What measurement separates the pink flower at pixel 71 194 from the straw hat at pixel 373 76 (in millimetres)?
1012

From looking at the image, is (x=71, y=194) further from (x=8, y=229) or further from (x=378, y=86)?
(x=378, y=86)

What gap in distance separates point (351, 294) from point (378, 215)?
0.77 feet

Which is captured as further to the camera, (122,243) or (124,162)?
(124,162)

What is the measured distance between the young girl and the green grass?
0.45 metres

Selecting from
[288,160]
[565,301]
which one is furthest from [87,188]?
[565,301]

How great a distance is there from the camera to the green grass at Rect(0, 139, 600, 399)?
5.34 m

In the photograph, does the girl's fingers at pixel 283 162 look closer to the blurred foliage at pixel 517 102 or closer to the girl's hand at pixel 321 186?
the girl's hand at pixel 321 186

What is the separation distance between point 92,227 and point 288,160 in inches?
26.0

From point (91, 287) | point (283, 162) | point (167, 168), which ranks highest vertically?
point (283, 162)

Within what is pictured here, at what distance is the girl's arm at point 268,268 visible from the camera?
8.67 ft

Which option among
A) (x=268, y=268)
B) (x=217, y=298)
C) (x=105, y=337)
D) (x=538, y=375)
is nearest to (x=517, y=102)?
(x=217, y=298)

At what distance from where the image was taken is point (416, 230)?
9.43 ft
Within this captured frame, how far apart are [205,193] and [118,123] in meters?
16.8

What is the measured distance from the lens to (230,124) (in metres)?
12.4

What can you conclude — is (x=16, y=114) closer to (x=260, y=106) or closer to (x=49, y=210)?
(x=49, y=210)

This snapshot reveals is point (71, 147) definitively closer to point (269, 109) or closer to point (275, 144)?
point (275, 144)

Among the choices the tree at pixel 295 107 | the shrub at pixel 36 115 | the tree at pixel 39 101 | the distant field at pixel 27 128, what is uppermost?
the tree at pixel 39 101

> WHAT IS EXPECTED
Copy all of the records above word for word, keeping every line and leaving nothing out.

> FINAL ANSWER
What measurement separates the pink flower at pixel 71 194 from the straw hat at pixel 373 76 (in millimetres)?
1012

From looking at the image, is (x=71, y=194) further from (x=8, y=229) or further from (x=378, y=86)?
(x=378, y=86)

What gap in distance separates point (351, 294) from point (378, 215)?
0.77 feet

Which is captured as further to the camera, (122,243) or (124,162)?
(124,162)

What is the measured distance between the young girl and the green grass?
0.45 metres

Selecting from
[288,160]
[565,301]
which one is furthest from [87,188]?
[565,301]

How great a distance is there from the camera to the green grass at Rect(0, 139, 600, 399)?
5.34 m

In the photograph, does the girl's fingers at pixel 283 162 look closer to the blurred foliage at pixel 517 102 or closer to the girl's hand at pixel 321 186?
the girl's hand at pixel 321 186

What is the separation distance between point 92,227 and point 288,160 in inches?
26.0

From point (91, 287) | point (283, 162) | point (167, 168), which ranks highest vertically?
point (283, 162)

Within what is pictured here, at what distance is the girl's arm at point 268,268 visible from the camera?
8.67 ft

Which option among
A) (x=268, y=268)
B) (x=217, y=298)
C) (x=105, y=337)
D) (x=538, y=375)
is nearest to (x=517, y=102)?
(x=217, y=298)

At what distance from where the image was taken is point (416, 230)?
9.43 ft
Within this captured frame, how far apart are [205,193] and [118,123] in meters?
16.8

What is the measured distance from the lens to (230,124) (in metres)?
12.4

What can you conclude — is (x=16, y=114) closer to (x=260, y=106) or closer to (x=49, y=210)?
(x=49, y=210)

This snapshot reveals is point (71, 147) definitively closer to point (269, 109) or closer to point (275, 144)?
point (275, 144)

Among the choices the tree at pixel 295 107 | the shrub at pixel 36 115 | the tree at pixel 39 101 | the distant field at pixel 27 128, what is uppermost?
the tree at pixel 39 101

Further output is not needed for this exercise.